— Exercise —
Write out every entry precisely as given, leaving the pictures out.

— Rows —
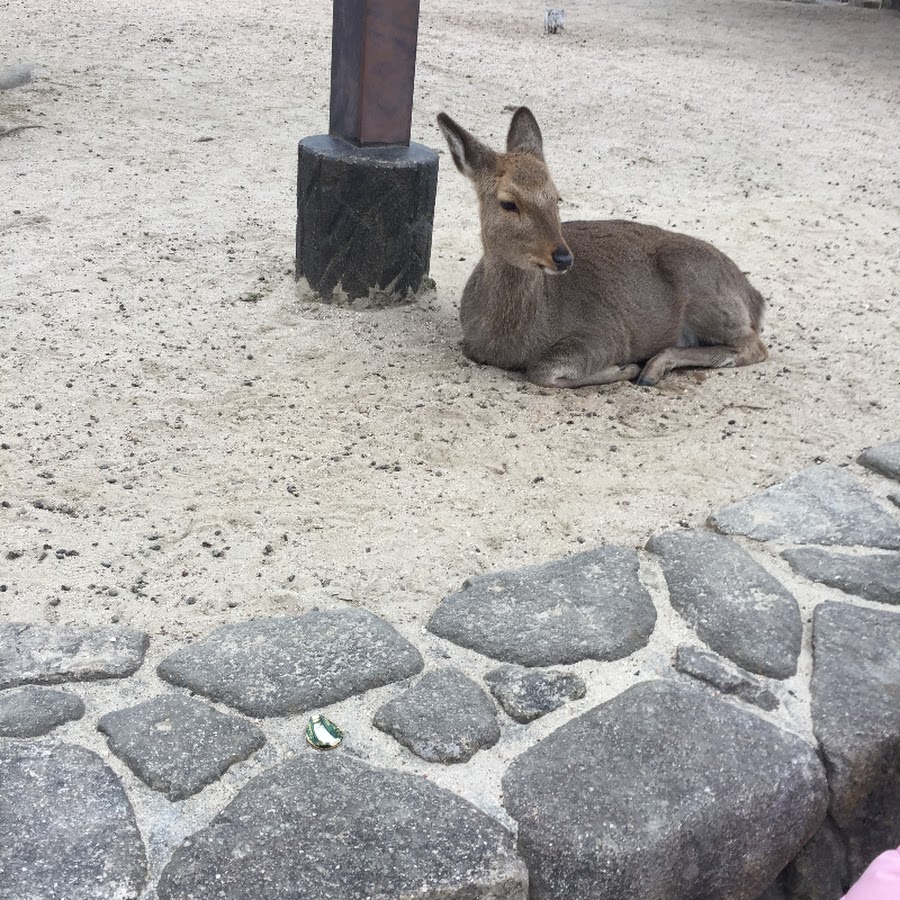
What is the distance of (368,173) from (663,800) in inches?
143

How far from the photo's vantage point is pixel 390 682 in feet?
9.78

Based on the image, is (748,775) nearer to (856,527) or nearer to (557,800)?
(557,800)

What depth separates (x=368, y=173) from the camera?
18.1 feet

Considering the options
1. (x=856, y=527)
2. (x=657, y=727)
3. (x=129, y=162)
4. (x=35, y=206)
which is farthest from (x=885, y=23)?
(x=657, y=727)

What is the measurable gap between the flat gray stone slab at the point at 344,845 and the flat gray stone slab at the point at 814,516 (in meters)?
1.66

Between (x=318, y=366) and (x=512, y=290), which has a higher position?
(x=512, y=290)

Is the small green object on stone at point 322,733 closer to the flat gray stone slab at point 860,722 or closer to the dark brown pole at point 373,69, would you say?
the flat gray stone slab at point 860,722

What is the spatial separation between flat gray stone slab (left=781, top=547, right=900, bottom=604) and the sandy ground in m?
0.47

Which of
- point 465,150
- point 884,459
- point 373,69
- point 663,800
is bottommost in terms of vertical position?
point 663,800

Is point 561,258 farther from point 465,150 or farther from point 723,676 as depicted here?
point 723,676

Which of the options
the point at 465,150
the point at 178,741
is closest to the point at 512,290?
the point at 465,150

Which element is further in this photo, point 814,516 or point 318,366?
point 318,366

— Answer to the problem —
What is the distance of (368,173) from (663,800) in inches?
143

How far from the photo's vantage point is pixel 390 682 in feet?
9.78

Based on the image, is (748,775) nearer to (856,527) or nearer to (557,800)?
(557,800)

What depth separates (x=368, y=173) from the camera?
18.1 feet

Considering the options
1. (x=856, y=527)
2. (x=657, y=727)
3. (x=129, y=162)
4. (x=35, y=206)
which is farthest from (x=885, y=23)?
(x=657, y=727)

What is the measurable gap between the flat gray stone slab at the point at 344,845 and the flat gray stone slab at the point at 814,516 (in meters)?
1.66

Between (x=318, y=366) and (x=512, y=290), which has a higher position?
(x=512, y=290)

Is the small green object on stone at point 322,733 closer to the flat gray stone slab at point 860,722 or closer to the dark brown pole at point 373,69, would you say?
the flat gray stone slab at point 860,722

What is the spatial separation between flat gray stone slab (left=781, top=547, right=900, bottom=604) and the sandy ground in m?
0.47

Which of
- point 465,150
- point 884,459
- point 373,69
- point 663,800
is bottommost in terms of vertical position?
point 663,800

Is point 561,258 farther from point 465,150 or farther from point 723,676 as depicted here?
point 723,676

Which of the options
the point at 465,150
the point at 178,741
is closest to the point at 512,290?
the point at 465,150

Which element is further in this photo, point 814,516 or point 318,366?
point 318,366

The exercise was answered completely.